● **Podany materiał**
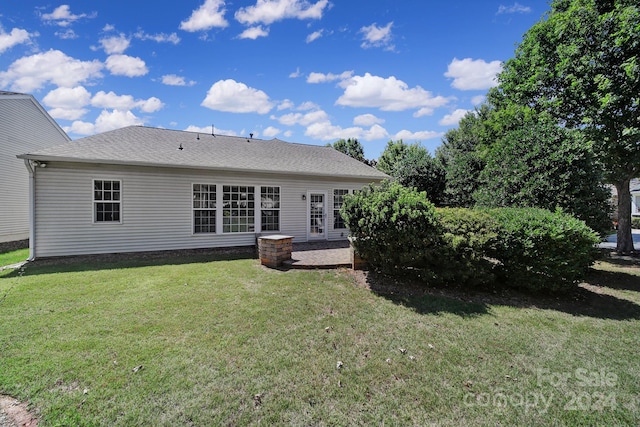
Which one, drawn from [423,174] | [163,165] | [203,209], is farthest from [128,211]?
[423,174]

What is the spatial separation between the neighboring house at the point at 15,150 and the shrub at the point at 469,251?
17.1 m

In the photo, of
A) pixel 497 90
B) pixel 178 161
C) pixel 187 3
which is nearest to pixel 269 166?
pixel 178 161

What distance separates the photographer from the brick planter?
7.67 m

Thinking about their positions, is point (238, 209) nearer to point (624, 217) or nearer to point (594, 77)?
point (594, 77)

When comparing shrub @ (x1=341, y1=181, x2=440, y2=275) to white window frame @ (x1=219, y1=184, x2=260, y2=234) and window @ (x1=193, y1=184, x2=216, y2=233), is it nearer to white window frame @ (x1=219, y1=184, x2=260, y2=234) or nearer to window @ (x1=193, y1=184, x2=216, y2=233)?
white window frame @ (x1=219, y1=184, x2=260, y2=234)

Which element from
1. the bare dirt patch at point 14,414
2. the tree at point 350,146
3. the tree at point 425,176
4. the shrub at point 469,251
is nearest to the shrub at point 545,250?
the shrub at point 469,251

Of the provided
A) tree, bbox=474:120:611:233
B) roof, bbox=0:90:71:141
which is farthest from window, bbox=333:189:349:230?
roof, bbox=0:90:71:141

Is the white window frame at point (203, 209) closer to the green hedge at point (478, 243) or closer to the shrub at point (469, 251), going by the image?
the green hedge at point (478, 243)

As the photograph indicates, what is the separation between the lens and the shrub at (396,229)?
18.5ft

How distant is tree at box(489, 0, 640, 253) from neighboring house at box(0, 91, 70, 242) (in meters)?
21.8

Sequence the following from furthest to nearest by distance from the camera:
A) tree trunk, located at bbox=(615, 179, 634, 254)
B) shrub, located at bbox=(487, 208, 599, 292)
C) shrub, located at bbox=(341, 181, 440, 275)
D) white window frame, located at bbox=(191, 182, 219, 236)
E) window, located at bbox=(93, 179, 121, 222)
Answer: tree trunk, located at bbox=(615, 179, 634, 254) → white window frame, located at bbox=(191, 182, 219, 236) → window, located at bbox=(93, 179, 121, 222) → shrub, located at bbox=(341, 181, 440, 275) → shrub, located at bbox=(487, 208, 599, 292)

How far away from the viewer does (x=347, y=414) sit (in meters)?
2.48

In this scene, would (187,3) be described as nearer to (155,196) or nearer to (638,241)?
(155,196)

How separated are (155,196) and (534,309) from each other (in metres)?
10.7
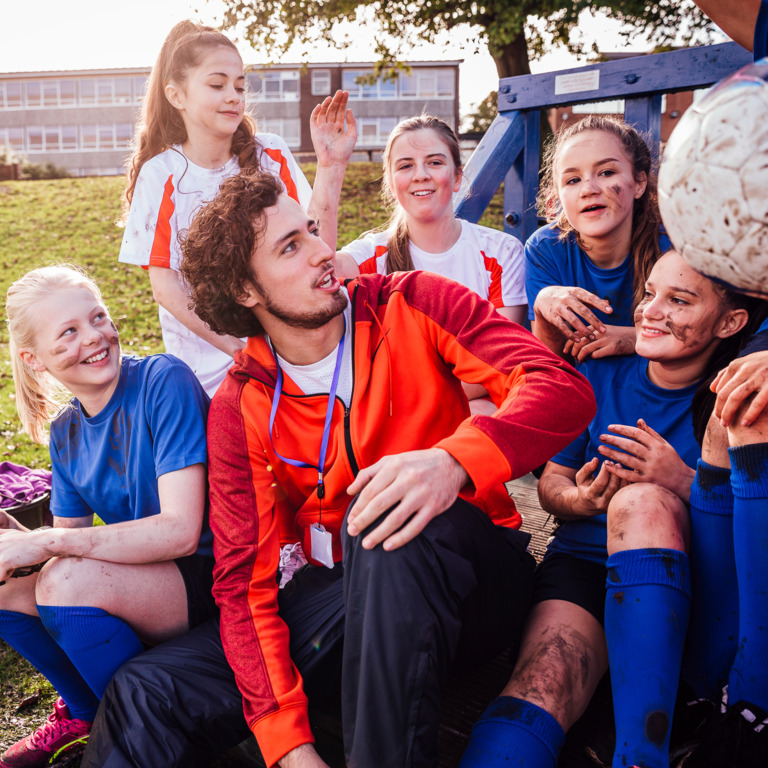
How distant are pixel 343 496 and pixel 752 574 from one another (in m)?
0.97

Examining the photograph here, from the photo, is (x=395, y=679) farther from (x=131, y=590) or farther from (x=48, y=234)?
(x=48, y=234)

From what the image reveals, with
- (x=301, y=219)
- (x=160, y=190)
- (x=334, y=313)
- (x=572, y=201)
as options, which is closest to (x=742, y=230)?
(x=334, y=313)

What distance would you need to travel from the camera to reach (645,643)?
1.43m

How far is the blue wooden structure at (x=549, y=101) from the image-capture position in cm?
318

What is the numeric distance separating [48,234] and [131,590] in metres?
12.3

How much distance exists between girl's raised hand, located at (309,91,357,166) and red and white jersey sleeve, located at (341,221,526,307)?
38 cm

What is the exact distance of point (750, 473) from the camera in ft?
4.56

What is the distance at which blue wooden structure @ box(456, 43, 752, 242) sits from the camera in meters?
3.18

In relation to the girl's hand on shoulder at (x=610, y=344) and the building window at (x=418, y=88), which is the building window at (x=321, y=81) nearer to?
the building window at (x=418, y=88)

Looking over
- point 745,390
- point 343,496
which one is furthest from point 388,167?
point 745,390

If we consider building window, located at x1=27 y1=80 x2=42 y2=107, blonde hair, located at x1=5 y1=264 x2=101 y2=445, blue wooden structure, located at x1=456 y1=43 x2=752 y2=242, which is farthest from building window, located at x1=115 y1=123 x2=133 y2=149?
blonde hair, located at x1=5 y1=264 x2=101 y2=445

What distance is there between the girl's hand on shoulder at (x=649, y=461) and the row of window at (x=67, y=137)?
133 ft

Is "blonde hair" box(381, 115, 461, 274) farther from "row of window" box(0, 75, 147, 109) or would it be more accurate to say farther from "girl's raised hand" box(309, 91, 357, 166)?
"row of window" box(0, 75, 147, 109)

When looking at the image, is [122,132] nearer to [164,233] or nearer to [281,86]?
[281,86]
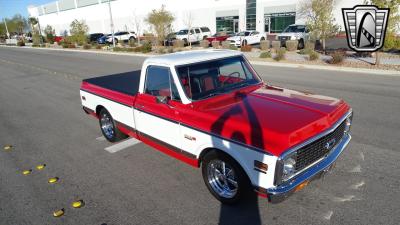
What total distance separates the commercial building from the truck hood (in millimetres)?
35357

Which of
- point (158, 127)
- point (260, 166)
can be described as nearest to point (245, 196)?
point (260, 166)

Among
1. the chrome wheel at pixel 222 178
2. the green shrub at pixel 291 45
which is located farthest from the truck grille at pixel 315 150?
the green shrub at pixel 291 45

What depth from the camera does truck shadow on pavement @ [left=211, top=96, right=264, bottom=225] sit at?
3562 mm

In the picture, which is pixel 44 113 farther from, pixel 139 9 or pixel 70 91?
pixel 139 9

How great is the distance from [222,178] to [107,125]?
361 centimetres

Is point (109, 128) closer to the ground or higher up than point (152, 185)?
higher up

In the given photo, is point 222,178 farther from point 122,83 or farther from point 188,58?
point 122,83

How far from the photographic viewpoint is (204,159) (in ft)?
14.0

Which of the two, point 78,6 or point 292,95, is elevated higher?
point 78,6

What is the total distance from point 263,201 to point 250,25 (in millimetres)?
44057

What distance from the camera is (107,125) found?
6.87 metres

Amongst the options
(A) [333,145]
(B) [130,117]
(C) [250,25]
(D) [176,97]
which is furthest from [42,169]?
(C) [250,25]

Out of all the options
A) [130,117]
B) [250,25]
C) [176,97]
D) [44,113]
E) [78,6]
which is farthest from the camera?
[78,6]

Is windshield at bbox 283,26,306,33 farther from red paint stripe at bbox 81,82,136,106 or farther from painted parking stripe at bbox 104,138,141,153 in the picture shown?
painted parking stripe at bbox 104,138,141,153
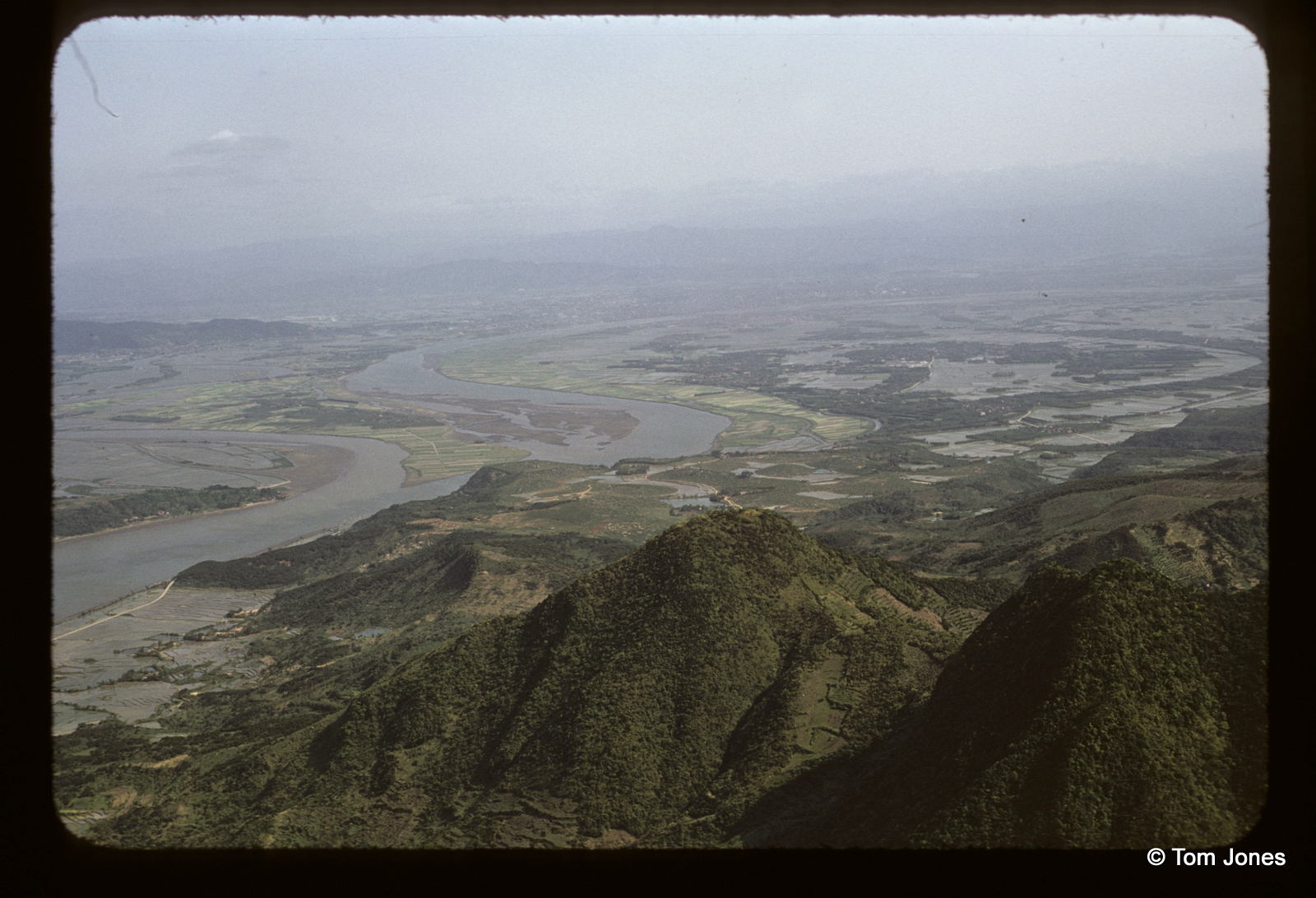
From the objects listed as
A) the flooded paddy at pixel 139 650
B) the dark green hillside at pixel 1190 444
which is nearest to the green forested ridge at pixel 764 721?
the flooded paddy at pixel 139 650

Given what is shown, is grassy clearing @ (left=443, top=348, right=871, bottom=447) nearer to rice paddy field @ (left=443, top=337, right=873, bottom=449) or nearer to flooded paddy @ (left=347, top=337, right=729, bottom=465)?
rice paddy field @ (left=443, top=337, right=873, bottom=449)

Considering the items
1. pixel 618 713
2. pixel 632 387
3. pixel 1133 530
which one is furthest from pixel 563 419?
pixel 618 713

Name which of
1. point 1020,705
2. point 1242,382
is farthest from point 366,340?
point 1020,705

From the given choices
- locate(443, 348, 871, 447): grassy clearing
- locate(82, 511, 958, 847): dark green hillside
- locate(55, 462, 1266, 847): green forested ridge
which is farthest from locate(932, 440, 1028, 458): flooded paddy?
locate(82, 511, 958, 847): dark green hillside

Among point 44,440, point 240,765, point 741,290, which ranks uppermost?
point 741,290

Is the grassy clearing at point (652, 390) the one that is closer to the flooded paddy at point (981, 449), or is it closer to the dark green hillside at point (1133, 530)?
the flooded paddy at point (981, 449)

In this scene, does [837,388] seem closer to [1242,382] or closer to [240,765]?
[1242,382]

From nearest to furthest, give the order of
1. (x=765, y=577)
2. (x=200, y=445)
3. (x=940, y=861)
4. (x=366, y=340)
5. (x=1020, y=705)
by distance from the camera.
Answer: (x=940, y=861) < (x=1020, y=705) < (x=765, y=577) < (x=200, y=445) < (x=366, y=340)
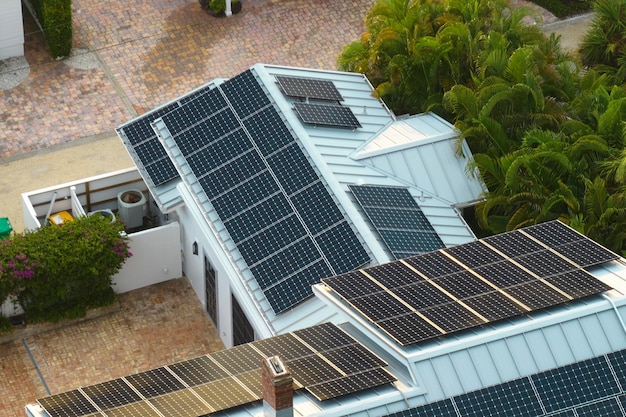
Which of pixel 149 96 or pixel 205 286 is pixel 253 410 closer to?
pixel 205 286

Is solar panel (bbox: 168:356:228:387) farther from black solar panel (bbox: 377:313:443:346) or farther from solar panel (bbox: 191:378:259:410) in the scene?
black solar panel (bbox: 377:313:443:346)

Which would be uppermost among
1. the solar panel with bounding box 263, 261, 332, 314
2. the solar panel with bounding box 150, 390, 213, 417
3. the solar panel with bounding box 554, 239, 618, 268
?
the solar panel with bounding box 554, 239, 618, 268

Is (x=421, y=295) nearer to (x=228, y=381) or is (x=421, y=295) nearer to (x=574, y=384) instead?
(x=574, y=384)

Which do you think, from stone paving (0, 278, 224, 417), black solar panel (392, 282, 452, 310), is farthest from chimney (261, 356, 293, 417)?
stone paving (0, 278, 224, 417)

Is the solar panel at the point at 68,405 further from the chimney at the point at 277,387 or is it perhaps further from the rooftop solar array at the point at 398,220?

● **Zadanie**
Wybierz z powyższego materiału każdy wiersz zawierający słowo „left” i przepisz go.

● **Odpowiedź poniżej**
What depth from the camera does truck shadow on pavement @ [left=211, top=96, right=264, bottom=225] sit at?
Given what is shown, is grassy clearing @ (left=443, top=348, right=871, bottom=447) nearer to rice paddy field @ (left=443, top=337, right=873, bottom=449) or nearer to flooded paddy @ (left=347, top=337, right=729, bottom=465)?
rice paddy field @ (left=443, top=337, right=873, bottom=449)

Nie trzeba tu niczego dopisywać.